Ein Kommentar von Peter Haisenko, Betreiber des Portals anderweltonline.com.
Vor einem Jahr zog eine Flut einen Korridor der Verwüstung durch das Ahrtal. Schnelle Hilfe wurde versprochen, aber weder die Reparaturen noch der angekündigte und notwendige Hochwasserschutz kommen zufriedenstellend voran. Vor wenigen Wochen wurde Mariupol befreit und bereits jetzt befinden sich Neubauten als Ersatz für die zerstörten Wohnhäuser im Bau.
Im Ahrtal und auch im Erfttal sind die Schäden der Flutkatastrophe nach einem Jahr immer noch allgegenwärtig. Nicht einmal die Elementarversorgung, Wasser, Strom, Gas und Telefon, ist vollständig wiederhergestellt. Versicherungen wollen nicht bezahlen und Handwerker sind Mangelware. Die Ämter selbst, die schnelle und unbürokratische Hilfe versprochen hatten, verzetteln sich im Gezänk um Zuständigkeiten und Verantwortung. Wer sehen will, wie Katastrophenmanagement nicht funktioniert, dem sei eine Reise ins Ahrtal empfohlen. Die Menschen dort sind wütend, verzweifelt und hoffnungslos. Ja, wir leben im besten aller Deutschlands und sind nicht einmal in der Lage, innerhalb eines Jahres die Folgen einer Katastrophe zu reparieren.
In Mariupol haben die Asow-Banden auf Befehl Kiews verbrannte Erde hinterlassen. Sie haben sich in Wohngebäuden, Krankenhäusern, Kindergärten und Schulen mit schweren Waffen verschanzt, Zivilsten so als Geiseln genommen und alles getan, dass so viel wie irgend möglich zerstört wird. Frühzeitig wurde die Elementarversorgung sabotiert. Was wir nicht behalten dürfen, das muss zerstört werden, war die Maxime und die wird überall dort angewendet, wo Kiew die Kontrolle verliert. Große Teile Mariupols liegen in Trümmern. Die Wohnungsnot ist groß.
In Mariupol werden schon neue Häuser gebaut
Betrachtet man nun die aktuellen Bilder und Reportagen aus Mariupol, – Alina Lipp sei hierfür besonders gedankt – stellt man fest, dass die Straßen weitgehend von Schutt befreit sind. Strom und Wasser fließt wieder in die meisten Ecken der Stadt. Der Hafen und der Strand sind von Minen befreit, die die Asow-Banden hinterlassen hatten. Der Hafen ist wieder in Betrieb und einige Frachtschiffe beladen mit Getreide haben abgelegt.
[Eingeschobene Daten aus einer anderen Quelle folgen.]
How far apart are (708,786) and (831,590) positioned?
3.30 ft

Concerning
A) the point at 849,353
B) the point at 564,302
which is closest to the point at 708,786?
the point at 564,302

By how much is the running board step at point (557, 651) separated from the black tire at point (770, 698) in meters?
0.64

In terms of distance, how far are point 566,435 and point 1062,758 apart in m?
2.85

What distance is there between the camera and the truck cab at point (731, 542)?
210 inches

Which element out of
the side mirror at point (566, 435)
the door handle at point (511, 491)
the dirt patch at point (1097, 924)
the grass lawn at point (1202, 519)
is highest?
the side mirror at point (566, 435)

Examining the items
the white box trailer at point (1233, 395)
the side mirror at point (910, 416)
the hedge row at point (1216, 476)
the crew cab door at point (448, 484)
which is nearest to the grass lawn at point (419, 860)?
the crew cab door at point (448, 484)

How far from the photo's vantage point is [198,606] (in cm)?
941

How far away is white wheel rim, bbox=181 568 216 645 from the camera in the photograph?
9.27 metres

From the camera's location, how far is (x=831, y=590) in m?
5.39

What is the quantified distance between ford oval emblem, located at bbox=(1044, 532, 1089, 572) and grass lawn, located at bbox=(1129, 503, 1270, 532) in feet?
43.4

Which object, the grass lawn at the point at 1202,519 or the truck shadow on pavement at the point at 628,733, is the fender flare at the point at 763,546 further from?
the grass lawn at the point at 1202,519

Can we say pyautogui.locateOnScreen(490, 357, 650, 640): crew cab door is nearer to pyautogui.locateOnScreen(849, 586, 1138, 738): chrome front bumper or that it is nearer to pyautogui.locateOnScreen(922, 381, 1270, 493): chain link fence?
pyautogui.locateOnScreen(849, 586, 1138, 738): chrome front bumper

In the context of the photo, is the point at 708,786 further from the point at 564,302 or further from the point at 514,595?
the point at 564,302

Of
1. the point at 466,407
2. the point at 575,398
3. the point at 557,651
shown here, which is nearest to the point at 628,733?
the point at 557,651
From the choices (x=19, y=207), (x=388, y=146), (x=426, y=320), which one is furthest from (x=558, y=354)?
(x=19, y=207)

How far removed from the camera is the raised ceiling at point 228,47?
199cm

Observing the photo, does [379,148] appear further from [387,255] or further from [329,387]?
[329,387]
Am bemerkenswertesten empfinde ich aber, dass schon Wohnhäuser neu gebaut werden. Es handelt sich um ein Projekt für 1.000 Wohnungen und die sind zum Teil in ihrem Baufortschritt schon über das dritte Stockwerk hinausgewachsen. Bis zum Herbst werden sie bezugsreif sein. Was also läuft in Mariupol anders, besser, als im Ahrtal?
In Deutschland ersticken wir am Anspruch der Perfektion. Daran, alles bis ins Letzte durchdenken zu wollen, bevor auch nur ein Finger gerührt werden darf, um nur ja keinen Fehler zu machen. Dazu kommt ein ewiges Kompetenzgerangel und der Unwille, für irgendetwas Verantwortung übernehmen zu wollen. Für jede Entscheidung müssen Dutzende „Fachleute“ aus ebenso vielen Fakultäten angehört werden. Das geschieht nicht etwa koordiniert. Der eine legt etwas auf den Tisch, um es dann von einem Bedenkenträger eines anderen Amts wieder zerlegen zu lassen. Haben Sie auch dies und das bedacht, wird eingeworfen.
Es gibt keine kompetenten Entscheider
Hat man natürlich nicht, denn zumeist handelt es sich um Nebensächlichkeiten, wie zum Beispiel den gefährdeten Lebensraum einer Ersatzschnepfe. So fängt man nach Anhörung der nächsten „Fachberatung“ wieder ganz von vorn an. Schließlich will ja niemand Gefahr laufen, anschließend von Dutzenden Bedenkenträgern vor Gericht gezerrt zu werden, weil man ausgerechnet ihren Einwand mißachtet hat und der war natürlich der wichtigste, der elementarste. Über dem Ganzen liegt dann noch länderübergreifendes Kompetenzgerangel wie Mehltau und das Ergebnis heißt Stillstand. Siehe Flughafen Berlin, Stuttgart 21 oder die Zulaufstrecken der Bahn durch das Rhein- oder Inntal. Unser gesamtes System der Perfektion und der Bedenkenträger legt sich in allen Bereichen lahm.